Ollama

Tracks local Ollama servers and, optionally, the Ollama Cloud account. The local side reads the on-machine HTTP API and the server log; cloud credits come from authenticated endpoints when a key is set.

At a glance

Provider ID — ollama
Detection — local server reachable on 127.0.0.1:11434, or OLLAMA_API_KEY set
Auth — none for local; optional API key for cloud
Type — local runtime
Tracks:
- Installed models and their details (family, parameter count, quantization)
- Running processes: loaded models and VRAM usage
- Server-log derived metrics: daily requests, chat vs generate split, latency, errors, and 5h/1d/7d windows
- Cloud credits and limits (when authed)

Setup

Auto-detection

OpenUsage probes http://127.0.0.1:11434/api/tags. If the server responds, the provider registers without any config. Setting OLLAMA_API_KEY enables cloud features additionally.

Manual configuration

{
  "accounts": [
    {
      "id": "ollama",
      "provider": "ollama",
      "api_key_env": "OLLAMA_API_KEY",
      "base_url": "http://127.0.0.1:11434"
    }
  ]
}

Set base_url if Ollama runs on a different host or port.

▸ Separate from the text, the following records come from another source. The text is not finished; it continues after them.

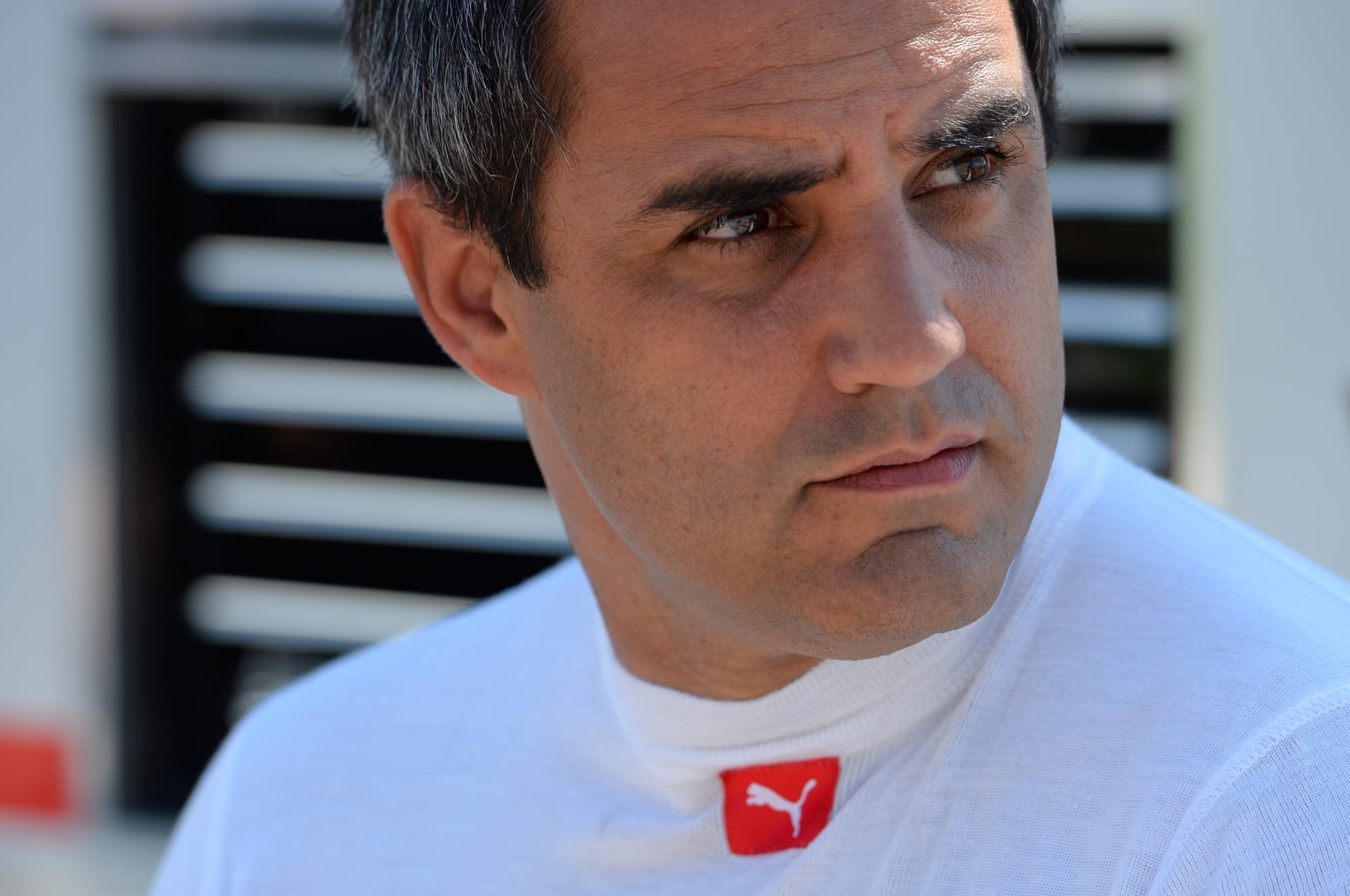 Indy 500: Juan Pablo Montoya's car number revealed?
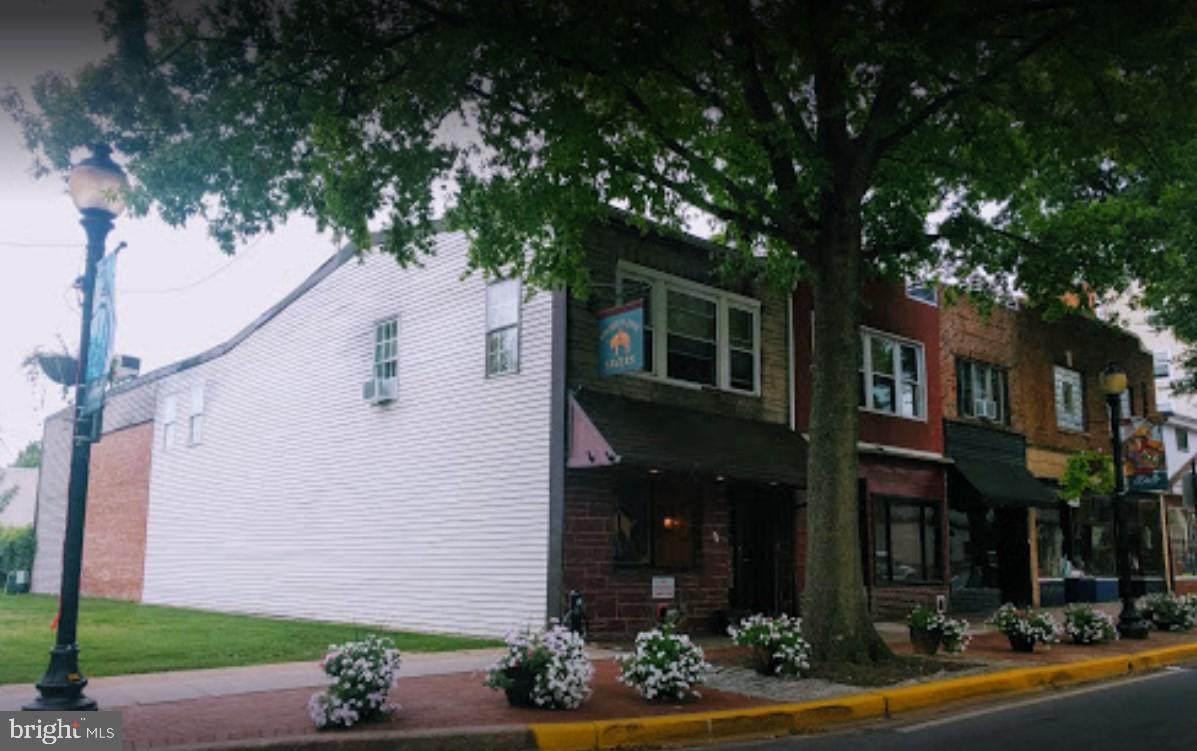 132-134 Loockerman Street - Photo 1
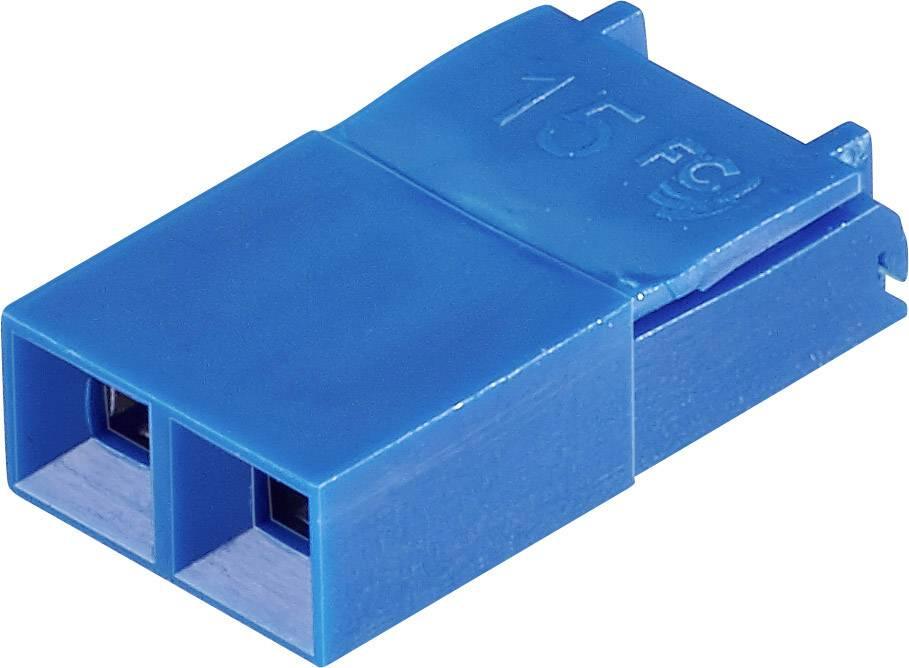 Zkratovací můstek FCI Dubox / PV / Bergstik, Rastr (rozteč): 2.54 mm, modrá, 1 ks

Data sources & how each metric is computed

Ollama has three independent data sources. The provider runs them in parallel and merges what each returns. None requires the others — a fresh local install with no log file still produces a useful tile.

Source	Path / endpoint	When used
Local HTTP API	`GET http://127.0.0.1:11434/api/tags` and `/api/ps`	Always, when the server responds
Local SQLite + Gin log	`~/.ollama/logs/server*.log` (override via `logs_dir`); desktop DB path is OS-specific	Always, falls back gracefully when missing
Cloud HTTP API	`https://ollama.com` (authenticated)	Only when `OLLAMA_API_KEY` is set

Models and details (local API)

Source: GET /api/tags returns models[], each with name, details.family, details.parameter_size, details.quantization_level.
Transform: count of models becomes models_total; each model becomes a detail row.

Running processes & VRAM (local API)

Source: GET /api/ps returns currently-loaded models with size_vram in bytes.
Transform: a row per loaded model with the VRAM figure converted to GB. The sum populates the tile's "VRAM in use" line.

Request analytics (server log)

The Ollama server emits a Gin-style HTTP access log line per request. The provider tails ~/.ollama/logs/server*.log (matching the rotated siblings as well) on every platform. Override with the logs_dir hint, or via config_dir (the provider then looks under <config_dir>/logs/).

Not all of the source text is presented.